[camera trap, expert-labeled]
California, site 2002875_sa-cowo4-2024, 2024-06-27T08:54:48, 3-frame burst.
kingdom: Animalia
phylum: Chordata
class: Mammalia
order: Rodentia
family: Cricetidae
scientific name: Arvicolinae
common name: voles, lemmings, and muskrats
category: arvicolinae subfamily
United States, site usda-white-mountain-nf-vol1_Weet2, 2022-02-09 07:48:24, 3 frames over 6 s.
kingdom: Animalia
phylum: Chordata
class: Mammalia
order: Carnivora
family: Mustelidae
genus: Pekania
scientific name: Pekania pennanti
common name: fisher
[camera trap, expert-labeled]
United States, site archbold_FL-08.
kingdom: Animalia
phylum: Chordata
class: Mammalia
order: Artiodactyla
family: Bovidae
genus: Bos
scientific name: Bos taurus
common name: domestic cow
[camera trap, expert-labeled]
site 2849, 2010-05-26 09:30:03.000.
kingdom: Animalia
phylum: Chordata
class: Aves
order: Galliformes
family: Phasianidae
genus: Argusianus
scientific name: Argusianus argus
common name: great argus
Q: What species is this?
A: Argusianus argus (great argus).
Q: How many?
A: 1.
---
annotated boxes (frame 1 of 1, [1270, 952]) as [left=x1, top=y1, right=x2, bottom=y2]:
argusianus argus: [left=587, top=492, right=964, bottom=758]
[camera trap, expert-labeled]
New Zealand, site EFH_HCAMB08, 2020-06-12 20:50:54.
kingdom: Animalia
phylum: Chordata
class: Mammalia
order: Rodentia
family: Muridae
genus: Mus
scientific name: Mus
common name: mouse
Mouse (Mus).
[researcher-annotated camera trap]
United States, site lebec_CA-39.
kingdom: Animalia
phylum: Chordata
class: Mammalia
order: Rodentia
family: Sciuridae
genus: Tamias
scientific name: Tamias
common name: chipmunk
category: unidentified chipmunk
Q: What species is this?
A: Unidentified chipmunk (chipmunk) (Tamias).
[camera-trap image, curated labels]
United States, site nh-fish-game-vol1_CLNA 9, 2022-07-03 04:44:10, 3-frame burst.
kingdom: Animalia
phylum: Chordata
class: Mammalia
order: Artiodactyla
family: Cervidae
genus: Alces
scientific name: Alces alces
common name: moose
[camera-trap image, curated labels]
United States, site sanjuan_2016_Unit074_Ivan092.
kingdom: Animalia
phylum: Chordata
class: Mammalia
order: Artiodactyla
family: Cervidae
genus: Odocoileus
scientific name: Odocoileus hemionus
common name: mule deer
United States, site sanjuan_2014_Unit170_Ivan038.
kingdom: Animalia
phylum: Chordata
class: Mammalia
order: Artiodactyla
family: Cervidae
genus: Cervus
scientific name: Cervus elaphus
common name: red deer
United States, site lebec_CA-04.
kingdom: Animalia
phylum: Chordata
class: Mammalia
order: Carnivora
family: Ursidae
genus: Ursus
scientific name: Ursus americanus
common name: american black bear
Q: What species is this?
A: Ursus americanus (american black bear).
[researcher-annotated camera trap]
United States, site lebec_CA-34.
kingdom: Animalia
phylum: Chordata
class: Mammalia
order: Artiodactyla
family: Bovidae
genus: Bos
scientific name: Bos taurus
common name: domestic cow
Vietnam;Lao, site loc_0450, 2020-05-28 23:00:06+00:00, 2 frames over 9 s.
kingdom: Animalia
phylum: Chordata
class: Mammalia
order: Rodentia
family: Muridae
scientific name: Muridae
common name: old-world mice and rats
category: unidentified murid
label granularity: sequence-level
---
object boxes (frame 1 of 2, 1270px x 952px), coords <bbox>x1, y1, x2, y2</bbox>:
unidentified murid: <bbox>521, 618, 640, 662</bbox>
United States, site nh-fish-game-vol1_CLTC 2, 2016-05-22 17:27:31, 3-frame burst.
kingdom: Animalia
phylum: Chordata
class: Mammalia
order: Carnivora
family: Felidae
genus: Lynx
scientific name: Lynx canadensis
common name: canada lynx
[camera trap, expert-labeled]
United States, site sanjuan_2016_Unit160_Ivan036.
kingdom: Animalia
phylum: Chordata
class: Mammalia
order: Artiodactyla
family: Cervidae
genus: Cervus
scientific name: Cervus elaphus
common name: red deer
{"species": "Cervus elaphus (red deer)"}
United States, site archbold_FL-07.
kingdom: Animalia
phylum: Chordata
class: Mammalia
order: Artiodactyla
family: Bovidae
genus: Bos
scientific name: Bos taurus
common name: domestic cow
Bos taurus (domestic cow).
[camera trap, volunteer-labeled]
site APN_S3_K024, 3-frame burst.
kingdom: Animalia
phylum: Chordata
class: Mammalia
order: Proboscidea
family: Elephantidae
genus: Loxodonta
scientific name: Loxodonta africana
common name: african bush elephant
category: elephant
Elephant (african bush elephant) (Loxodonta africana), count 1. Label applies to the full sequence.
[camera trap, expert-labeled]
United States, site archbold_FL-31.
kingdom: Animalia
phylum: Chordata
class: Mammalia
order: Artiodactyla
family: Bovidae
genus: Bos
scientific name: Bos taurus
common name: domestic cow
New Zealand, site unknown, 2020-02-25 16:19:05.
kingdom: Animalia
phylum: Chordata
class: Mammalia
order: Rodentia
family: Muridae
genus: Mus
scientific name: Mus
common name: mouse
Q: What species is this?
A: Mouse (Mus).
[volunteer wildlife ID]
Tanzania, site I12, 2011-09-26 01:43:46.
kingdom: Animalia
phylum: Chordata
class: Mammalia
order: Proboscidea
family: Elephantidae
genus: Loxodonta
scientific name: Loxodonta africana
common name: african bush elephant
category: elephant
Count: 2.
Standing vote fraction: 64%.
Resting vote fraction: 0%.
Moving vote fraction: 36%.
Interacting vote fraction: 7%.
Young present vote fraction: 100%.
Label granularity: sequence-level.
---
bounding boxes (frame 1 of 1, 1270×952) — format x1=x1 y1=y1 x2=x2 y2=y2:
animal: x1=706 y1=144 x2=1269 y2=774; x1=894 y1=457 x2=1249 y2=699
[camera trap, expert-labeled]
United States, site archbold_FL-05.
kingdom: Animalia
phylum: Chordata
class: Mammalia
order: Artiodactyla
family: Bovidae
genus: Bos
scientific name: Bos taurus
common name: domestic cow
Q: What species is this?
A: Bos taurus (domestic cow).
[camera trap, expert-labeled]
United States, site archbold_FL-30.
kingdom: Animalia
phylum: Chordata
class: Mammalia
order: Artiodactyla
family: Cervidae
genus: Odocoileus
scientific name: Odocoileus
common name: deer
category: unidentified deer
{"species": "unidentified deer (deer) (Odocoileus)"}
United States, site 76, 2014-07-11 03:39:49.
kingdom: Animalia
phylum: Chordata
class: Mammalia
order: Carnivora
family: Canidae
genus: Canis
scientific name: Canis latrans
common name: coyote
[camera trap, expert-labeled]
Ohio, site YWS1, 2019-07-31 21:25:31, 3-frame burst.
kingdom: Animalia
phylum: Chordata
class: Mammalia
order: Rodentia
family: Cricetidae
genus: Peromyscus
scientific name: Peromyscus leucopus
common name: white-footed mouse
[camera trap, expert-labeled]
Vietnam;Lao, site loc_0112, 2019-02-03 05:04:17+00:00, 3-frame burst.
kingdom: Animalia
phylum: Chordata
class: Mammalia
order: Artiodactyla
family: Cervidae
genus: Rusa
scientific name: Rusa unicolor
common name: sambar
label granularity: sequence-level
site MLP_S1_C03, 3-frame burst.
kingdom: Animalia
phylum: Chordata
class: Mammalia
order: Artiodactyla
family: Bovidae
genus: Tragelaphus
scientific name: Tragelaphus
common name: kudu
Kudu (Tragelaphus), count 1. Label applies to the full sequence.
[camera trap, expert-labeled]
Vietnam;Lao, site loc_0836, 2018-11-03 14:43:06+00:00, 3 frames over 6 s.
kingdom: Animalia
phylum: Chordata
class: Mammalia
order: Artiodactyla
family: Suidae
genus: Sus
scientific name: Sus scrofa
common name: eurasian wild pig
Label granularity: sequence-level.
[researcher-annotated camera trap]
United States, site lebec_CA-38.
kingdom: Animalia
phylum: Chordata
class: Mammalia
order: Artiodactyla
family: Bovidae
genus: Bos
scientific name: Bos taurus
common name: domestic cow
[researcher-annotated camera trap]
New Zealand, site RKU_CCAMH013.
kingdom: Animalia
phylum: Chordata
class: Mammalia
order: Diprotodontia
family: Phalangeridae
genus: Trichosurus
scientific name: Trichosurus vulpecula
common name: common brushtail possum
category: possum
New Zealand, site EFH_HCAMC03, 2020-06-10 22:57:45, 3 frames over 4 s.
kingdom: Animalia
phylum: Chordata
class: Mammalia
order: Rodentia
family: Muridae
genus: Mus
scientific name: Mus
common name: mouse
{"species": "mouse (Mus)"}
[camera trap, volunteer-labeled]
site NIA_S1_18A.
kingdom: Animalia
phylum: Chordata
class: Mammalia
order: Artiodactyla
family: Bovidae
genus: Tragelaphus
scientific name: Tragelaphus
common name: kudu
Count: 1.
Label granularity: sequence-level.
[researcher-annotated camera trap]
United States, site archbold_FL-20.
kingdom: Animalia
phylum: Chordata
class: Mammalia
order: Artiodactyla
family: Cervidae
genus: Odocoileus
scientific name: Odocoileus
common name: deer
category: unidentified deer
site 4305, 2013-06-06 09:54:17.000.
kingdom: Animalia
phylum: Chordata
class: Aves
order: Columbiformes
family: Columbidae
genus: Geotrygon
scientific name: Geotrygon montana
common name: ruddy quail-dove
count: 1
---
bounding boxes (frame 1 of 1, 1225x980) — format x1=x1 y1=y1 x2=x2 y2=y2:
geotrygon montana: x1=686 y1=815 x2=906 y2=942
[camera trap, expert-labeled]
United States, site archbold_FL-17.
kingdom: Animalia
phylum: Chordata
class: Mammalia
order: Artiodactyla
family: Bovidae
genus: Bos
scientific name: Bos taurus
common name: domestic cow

-----

When the line containing "category: arvicolinae subfamily" is reached, include it and stop. Until then, output each line of the entries exactly as given, starting from the first.

RESPONSE TO THIS EXERCISE
[camera trap, expert-labeled]
California, site 2002875_sa-cowo4-2024, 2024-06-27T08:54:48, 3-frame burst.
kingdom: Animalia
phylum: Chordata
class: Mammalia
order: Rodentia
family: Cricetidae
scientific name: Arvicolinae
common name: voles, lemmings, and muskrats
category: arvicolinae subfamily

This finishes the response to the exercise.